Last Thursday (23rd April) I gave a presentation to the Hove Civic Society on the supply of affordable housing to buy and to rent in Brighton and Hove. I have prepared four bite size summaries of my presentation:
- The scale of the problem
- The need to build build build
- The economic consequences of current housing policy
- The need to end, not extend, the Right to Buy.
Today, the need to end, not extend, the Right to Buy.
We must end, not extend, the Right to Buy. It does not address housing need. It sees a reduction in social housing numbers. It benefits those who are already well-placed. It could cost up to £11.6 billion according to the National Housing Federation.

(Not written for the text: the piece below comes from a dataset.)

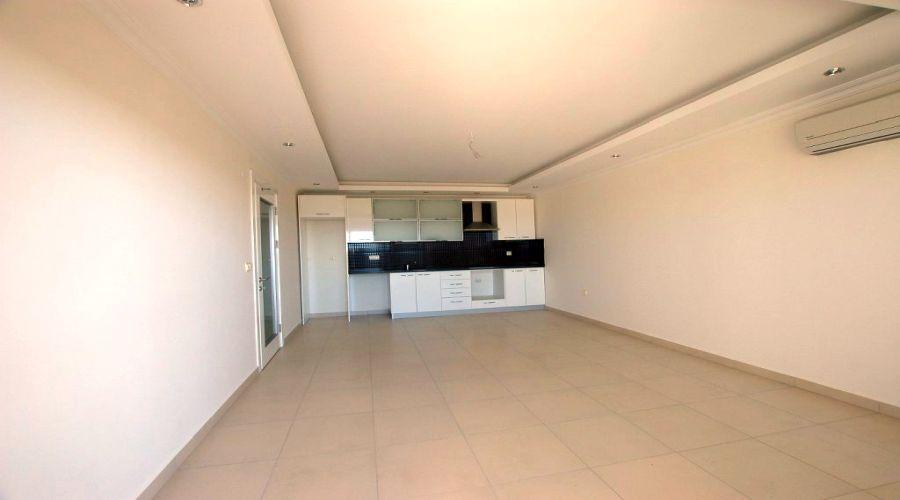 Продажа 1+1 вOrion City 4B10 - Продажа новой квартиры 1+1 в Орион Сити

The Right to Buy doesn’t help private renters. It doesn’t help people on council waiting lists. It doesn’t help young people living with their parents. It does nothing to address affordability. The £11.6 billion subsidy could achieve so much more.

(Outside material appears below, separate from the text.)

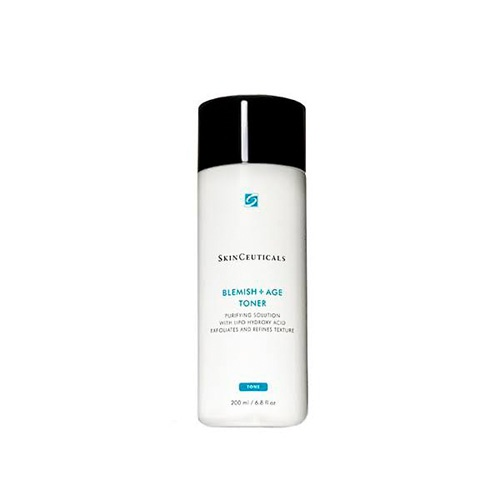 Skinceuticals age and blemish solution (200 ml)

57% of voters think that extending the Right to Buy to housing association tenants is the wrong priority. This includes 44% of Conservative votes, according to a poll carried out in April by YouGov.
The large housing associations are doing little to provide homes for rent. In fact, housing associations are planning to develop less than 20 homes in Brighton & Hove at social rent levels in the next 3 years. That is a scandal and must change.
We need politicians with vision and courage who will build, who will invest in house building for rent, and who will end, not extend, the Right to Buy.